OBJECTIF: D'après l'extrait sur la gestion de la fiscalité en entreprise, quel outil représente l'idéal des directions financières et fiscales ?

Enfin, ces processus intègrent forcément la production de la documentation exigée par l’administration fiscale, au quotidien (exemple : justificatif de demande de remboursement de crédit de TVA) ou bien lors de ses contrôles périodiques. Les entreprises doivent ainsi prévoir la justification de la piste d’audit fiable pour la TVA, des taux de marge en matière de prix de transfert ou l’édition du fichier des écritures comptables.
Le SI en appui à la fonction fiscale, exigence d’un outil de tax compliance
Face à ces obligations multiples nécessitant de nombreux contributeurs, les directions financières et fiscales souhaitent rationaliser les outils déclaratifs afin de créer a minima davantage d’interconnexions entre les sources de données. Leur idéal étant un outil centralisé permettant d’intégrer les processus fiscaux de bout en bout à partir de ces différentes sources. En outre, compte tenu des évolutions réglementaires à venir s’appuyant davantage sur les systèmes d’informations, ce sujet doit d’ores et déjà être anticipé par les entreprises.
Dans ces conditions, comment choisir la meilleure solution parmi toutes les offres sur le marché ? Comment piloter un projet de tax compliance ? Et quelles sont les différentes phases d’un projet d’organisation ou rationalisation de la gestion de la fiscalité ?

DONNÉES FOURNIES:
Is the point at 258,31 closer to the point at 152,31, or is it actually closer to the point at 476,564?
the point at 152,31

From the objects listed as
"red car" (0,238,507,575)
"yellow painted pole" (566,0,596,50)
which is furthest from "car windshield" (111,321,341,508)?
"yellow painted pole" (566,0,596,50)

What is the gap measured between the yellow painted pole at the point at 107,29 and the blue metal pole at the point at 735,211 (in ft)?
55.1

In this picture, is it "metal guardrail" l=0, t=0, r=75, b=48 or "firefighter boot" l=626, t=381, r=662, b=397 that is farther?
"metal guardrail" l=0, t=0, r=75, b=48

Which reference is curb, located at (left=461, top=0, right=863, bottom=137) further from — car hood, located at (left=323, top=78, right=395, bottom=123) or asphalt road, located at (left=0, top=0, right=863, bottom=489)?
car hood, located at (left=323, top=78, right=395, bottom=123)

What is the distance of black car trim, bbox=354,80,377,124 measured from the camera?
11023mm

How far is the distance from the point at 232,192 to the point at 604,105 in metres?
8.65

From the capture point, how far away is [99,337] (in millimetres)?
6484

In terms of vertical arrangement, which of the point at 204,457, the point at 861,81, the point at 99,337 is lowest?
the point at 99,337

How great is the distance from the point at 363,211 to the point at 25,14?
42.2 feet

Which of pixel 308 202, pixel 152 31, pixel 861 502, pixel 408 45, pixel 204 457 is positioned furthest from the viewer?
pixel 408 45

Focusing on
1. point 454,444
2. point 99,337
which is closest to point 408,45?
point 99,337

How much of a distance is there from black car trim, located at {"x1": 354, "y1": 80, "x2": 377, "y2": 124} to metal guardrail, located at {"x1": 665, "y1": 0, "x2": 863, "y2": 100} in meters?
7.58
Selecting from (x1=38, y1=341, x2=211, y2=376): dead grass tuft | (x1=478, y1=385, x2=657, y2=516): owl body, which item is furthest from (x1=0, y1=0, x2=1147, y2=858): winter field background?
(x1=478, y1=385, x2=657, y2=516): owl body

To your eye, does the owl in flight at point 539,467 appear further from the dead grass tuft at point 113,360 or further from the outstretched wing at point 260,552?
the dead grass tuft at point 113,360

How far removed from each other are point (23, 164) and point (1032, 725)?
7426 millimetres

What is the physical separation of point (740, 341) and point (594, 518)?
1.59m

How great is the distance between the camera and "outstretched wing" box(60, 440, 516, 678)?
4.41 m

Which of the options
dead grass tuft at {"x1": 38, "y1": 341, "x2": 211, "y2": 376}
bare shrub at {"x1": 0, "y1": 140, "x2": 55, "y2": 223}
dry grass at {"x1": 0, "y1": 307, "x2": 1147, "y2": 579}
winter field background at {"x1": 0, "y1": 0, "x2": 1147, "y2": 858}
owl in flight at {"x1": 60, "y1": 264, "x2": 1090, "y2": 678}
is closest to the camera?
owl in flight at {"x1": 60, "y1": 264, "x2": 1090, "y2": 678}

RÉPONSE ATTENDUE: Un outil centralisé permettant d'intégrer les processus fiscaux de bout en bout à partir des différentes sources de données.